NegativePrimes 5d ago

@pfxel Thanks for the excellent question! I only use a couple things from outside sources. For one, I simply download the archive directly from the packager's website and install with pacman -U; I trust the provider, as far as it matters, and the package doesn't update often. For the other, I found it in the Debian repos, so I installed it via Distrobox. With an alias to launch it from the command line, you'd never know it was in Distrobox, and it's not something I use often or need to update ever, really.

Of course, everyone's use case is different. I've just never felt comfortable with the AUR, so for me it's been worth finding alternatives.

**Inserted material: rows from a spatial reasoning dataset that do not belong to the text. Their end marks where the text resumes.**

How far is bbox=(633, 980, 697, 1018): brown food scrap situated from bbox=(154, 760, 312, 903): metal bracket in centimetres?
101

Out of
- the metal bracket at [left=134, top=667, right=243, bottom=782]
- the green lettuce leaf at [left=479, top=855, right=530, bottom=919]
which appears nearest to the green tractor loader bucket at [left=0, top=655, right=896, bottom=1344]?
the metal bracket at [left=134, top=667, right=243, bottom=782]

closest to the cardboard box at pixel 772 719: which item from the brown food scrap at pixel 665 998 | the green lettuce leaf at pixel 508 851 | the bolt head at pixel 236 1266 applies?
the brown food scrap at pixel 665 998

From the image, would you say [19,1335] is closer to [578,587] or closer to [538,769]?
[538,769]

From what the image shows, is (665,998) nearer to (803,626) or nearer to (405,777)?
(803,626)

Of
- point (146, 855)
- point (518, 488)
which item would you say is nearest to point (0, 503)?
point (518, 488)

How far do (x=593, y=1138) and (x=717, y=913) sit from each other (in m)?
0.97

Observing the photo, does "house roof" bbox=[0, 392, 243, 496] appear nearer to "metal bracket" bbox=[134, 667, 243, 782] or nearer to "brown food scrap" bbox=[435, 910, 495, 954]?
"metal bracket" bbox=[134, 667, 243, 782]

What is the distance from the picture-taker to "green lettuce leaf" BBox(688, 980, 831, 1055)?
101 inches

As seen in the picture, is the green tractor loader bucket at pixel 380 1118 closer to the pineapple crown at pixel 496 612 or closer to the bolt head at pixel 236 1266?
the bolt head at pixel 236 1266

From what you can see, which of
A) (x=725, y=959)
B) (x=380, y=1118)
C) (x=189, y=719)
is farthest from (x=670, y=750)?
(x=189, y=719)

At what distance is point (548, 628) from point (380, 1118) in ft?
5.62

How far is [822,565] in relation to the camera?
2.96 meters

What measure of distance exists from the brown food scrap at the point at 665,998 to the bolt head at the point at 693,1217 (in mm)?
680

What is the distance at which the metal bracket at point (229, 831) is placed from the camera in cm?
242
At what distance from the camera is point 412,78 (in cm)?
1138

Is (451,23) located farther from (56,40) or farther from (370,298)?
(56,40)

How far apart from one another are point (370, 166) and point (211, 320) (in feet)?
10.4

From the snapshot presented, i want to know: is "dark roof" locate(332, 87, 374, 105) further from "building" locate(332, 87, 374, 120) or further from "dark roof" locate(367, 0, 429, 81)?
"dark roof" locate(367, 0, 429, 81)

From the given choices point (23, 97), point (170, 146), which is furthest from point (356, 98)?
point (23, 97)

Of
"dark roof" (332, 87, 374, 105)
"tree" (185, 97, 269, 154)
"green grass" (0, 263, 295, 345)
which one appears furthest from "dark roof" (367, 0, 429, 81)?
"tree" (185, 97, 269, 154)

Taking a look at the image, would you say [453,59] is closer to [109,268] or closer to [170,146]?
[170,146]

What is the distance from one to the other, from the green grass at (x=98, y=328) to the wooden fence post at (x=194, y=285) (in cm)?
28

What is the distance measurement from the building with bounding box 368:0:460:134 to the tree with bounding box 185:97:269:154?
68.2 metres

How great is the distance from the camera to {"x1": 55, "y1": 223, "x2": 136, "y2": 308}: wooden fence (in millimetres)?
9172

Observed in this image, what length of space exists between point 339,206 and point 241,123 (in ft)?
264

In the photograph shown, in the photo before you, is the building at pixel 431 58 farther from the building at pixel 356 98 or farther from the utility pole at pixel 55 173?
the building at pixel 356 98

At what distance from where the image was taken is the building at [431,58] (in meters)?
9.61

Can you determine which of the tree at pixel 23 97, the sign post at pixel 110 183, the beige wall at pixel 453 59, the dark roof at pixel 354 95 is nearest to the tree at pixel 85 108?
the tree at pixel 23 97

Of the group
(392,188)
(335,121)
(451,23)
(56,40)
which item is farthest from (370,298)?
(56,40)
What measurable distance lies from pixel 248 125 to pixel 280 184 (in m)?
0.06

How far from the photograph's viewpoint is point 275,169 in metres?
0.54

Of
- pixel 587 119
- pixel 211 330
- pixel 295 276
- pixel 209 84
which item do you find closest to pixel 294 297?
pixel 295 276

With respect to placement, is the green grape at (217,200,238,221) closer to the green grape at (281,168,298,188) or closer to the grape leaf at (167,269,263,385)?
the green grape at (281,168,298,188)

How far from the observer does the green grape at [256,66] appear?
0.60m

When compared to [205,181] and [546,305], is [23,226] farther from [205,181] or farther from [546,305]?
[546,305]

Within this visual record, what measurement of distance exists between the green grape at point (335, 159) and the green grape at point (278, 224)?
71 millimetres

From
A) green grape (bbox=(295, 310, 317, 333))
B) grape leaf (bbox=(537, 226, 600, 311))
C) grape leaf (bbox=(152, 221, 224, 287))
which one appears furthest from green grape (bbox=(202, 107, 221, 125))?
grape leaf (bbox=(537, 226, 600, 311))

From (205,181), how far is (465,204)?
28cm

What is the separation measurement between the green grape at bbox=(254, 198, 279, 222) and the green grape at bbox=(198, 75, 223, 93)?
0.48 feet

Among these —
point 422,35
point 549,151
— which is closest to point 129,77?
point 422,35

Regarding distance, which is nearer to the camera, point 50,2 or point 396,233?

@negativeprimes oh, that's an interesting approach. I'll copy it to my arsenal if you don't mind :3

NegativePrimes 5d ago

@pfxel Happy to help! 🙂 You've made my day!

Street | Train 🇷🇴

4d ago

@negativeprimes back when I tried arch a lot of the stuff I needed was on AUR :(

NegativePrimes 4d ago

@wststreet I recognize that everyone has different workflows and needs. If you've found a distro that works for you as is, great! :-) For me, I realized that anything that is on the AUR is also available without the AUR. For someone like me who doesn't care to handle compiling from source on my own, I have gotten a lot of mileage from tools like Distrobox to access apps not in the official Arch repositories.

Street | Train 🇷🇴

4d ago

@negativeprimes I'd be curious to try it again one day, the apps I use daily might have changed and maybe there are better ways to get the ones I previously got from AUR.